LATIHAN. Tuliskan kembali secara persis bagian teks tentang mengenal Allah, mulai dari "Seseorang bisa saja" dan berakhir pada "mengubah hidup kita.".

TEKS DOKUMEN.
=-=-=
Demikianlah halnya dengan Allah. Kita bisa mengetahui banyak hal tentang Allah, tetapi tidak benar-benar mengenal Dia dengan baik atau tidak sama sekali. Dalam kelas ini, saya dapat menolong Anda tahu tentang Allah. Saya dapat memberi Anda informasi tentang Allah -- sifat-Nya dan keberadaan-Nya. Namun, sayangnya, kemampuan saya untuk menolong Anda mengenal Allah itu terbatas karena akan tergantung pada Anda sendiri apakah Anda ingin mengenal Dia atau tidak. Tidak ada yang dapat melakukannya untuk Anda. Dengan menggunakan ilustrasi seorang lajang yang sebelumnya, mungkin saya bisa memberi tahu Anda segala sesuatu tentang calon pasangan Anda dengan bola kristal, tetapi saya tidak dapat memberi Anda relasi personal yang karib dengan dia yang pasti ingin Anda miliki. Anda harus melakukan sendiri tindakan-tindakan untuk mengasihi, peduli, membangun, dan berkomunikasi. Demikian pula dengan Allah. Saya dapat memberi Anda banyak informasi tentang seperti apa Allah itu sehingga Anda dapat mengetahui lebih banyak tentang Dia, tetapi hanya Anda lewat keterlibatan personal Andalah yang dapat mengenal Allah dengan lebih baik untuk diri Anda sendiri.
Seseorang bisa saja berkata, "Lantas, apa baiknya mempelajari semua doktrin dan informasi tentang Allah jika semuanya itu tidak cukup untuk benar-benar mengenal Dia?" Coba renungkan. Sangatlah membantu jika kita bisa mengetahui tentang seseorang saat kita ingin mengenal orang tersebut secara personal. Misalnya, akan sangat membantu jika kita dapat mengetahui apabila seseorang, katakanlah, memiliki citra diri yang rendah sehingga menyebabkan dia bertindak dengan cara-cara tertentu. Atau, mungkin akan baik untuk mengetahui bahwa seseorang bisa dipercaya untuk memegang rahasia. Jika kita mendengar bahwa orang ini dapat menjadi teman yang setia dan dapat diandalkan, akan jauh lebih mudah bagi kita untuk ingin lebih mengenal dia dan berkomitmen kepadanya. Demikian pula dengan Allah. Saat kita dapat dengan benar memahami seperti apa Allah itu, hal itu akan mengubah hidup kita.
=-=-=
INFORMASI YANG DIBERIKAN.
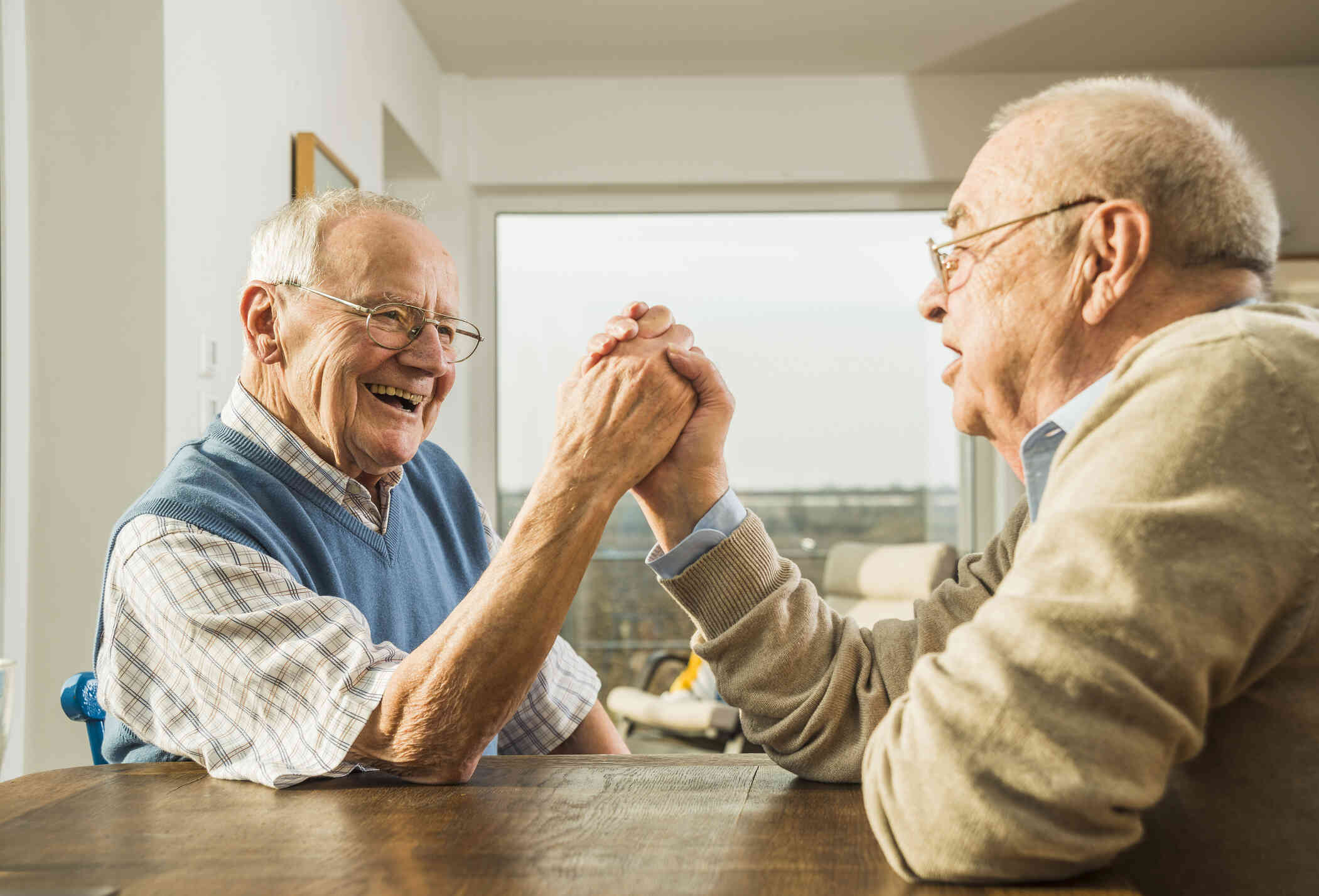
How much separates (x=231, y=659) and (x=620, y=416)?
0.43m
=-=-=
HASIL AKHIR.
Seseorang bisa saja berkata, "Lantas, apa baiknya mempelajari semua doktrin dan informasi tentang Allah jika semuanya itu tidak cukup untuk benar-benar mengenal Dia?" Coba renungkan. Sangatlah membantu jika kita bisa mengetahui tentang seseorang saat kita ingin mengenal orang tersebut secara personal. Misalnya, akan sangat membantu jika kita dapat mengetahui apabila seseorang, katakanlah, memiliki citra diri yang rendah sehingga menyebabkan dia bertindak dengan cara-cara tertentu. Atau, mungkin akan baik untuk mengetahui bahwa seseorang bisa dipercaya untuk memegang rahasia. Jika kita mendengar bahwa orang ini dapat menjadi teman yang setia dan dapat diandalkan, akan jauh lebih mudah bagi kita untuk ingin lebih mengenal dia dan berkomitmen kepadanya. Demikian pula dengan Allah. Saat kita dapat dengan benar memahami seperti apa Allah itu, hal itu akan mengubah hidup kita.